### [Excerpted text]
#AtoZ2016 : K Is For Keys

It started on 13 July 2010, and I will never forget the experience. That was the first day I walked out of work, got in my car, and left. The first day I reached in my pocket, and felt the presence of my keys.

I can never explain what I felt that day. Most would call it panic, others would call it anxiety. I don’t really know what the people I worked with at that time called it, although my memories of how they treated certain people I’d worked with suggests they called it deliberate bad behavior.

I’m not certain many of them believed in mental illness then, and I doubt they have changed.

That day was the first uncontrolled panic attack I had as I spiraled into Major Depressive Disorder. I had no ability to think, no ability to question, no ability to pause. I knew of one thing, and one thing only. I had keys in my pocket. Keys to my car. Keys to my escape.

And I desperately needed to escape. I didn’t need to walk on the beach. I didn’t need to hide in the secured lab. I didn’t need to talk to someone.

I needed to escape. To run. To flee. To save my life. My sanity. My soul.

### [Data section]
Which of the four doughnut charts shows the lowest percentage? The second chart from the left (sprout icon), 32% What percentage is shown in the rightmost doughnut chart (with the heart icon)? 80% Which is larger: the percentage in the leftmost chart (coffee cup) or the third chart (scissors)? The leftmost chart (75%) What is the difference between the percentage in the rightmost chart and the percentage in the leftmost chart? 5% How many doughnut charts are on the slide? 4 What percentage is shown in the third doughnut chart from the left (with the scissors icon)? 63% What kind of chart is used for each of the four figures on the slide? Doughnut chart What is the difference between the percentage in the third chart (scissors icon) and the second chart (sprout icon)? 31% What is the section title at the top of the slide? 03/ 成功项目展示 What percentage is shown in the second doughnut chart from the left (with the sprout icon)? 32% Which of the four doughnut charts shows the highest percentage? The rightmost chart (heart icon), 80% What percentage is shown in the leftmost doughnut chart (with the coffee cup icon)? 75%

### [Tasks to perform]
A – From the keys post, copy the passage from "#AtoZ2016 : K" to "of my keys.".
B – In the keys post, why did the keys in the writer's pocket matter so much on that first day?
The material doesn't matter here.

### [Response list]
A –
#AtoZ2016 : K Is For Keys

It started on 13 July 2010, and I will never forget the experience. That was the first day I walked out of work, got in my car, and left. The first day I reached in my pocket, and felt the presence of my keys.

B – The keys were keys to the writer's car, and so a way to escape. During that first uncontrolled panic attack, the writer couldn't think, question, or pause, and desperately needed to escape, run, and flee to save their life, sanity, and soul.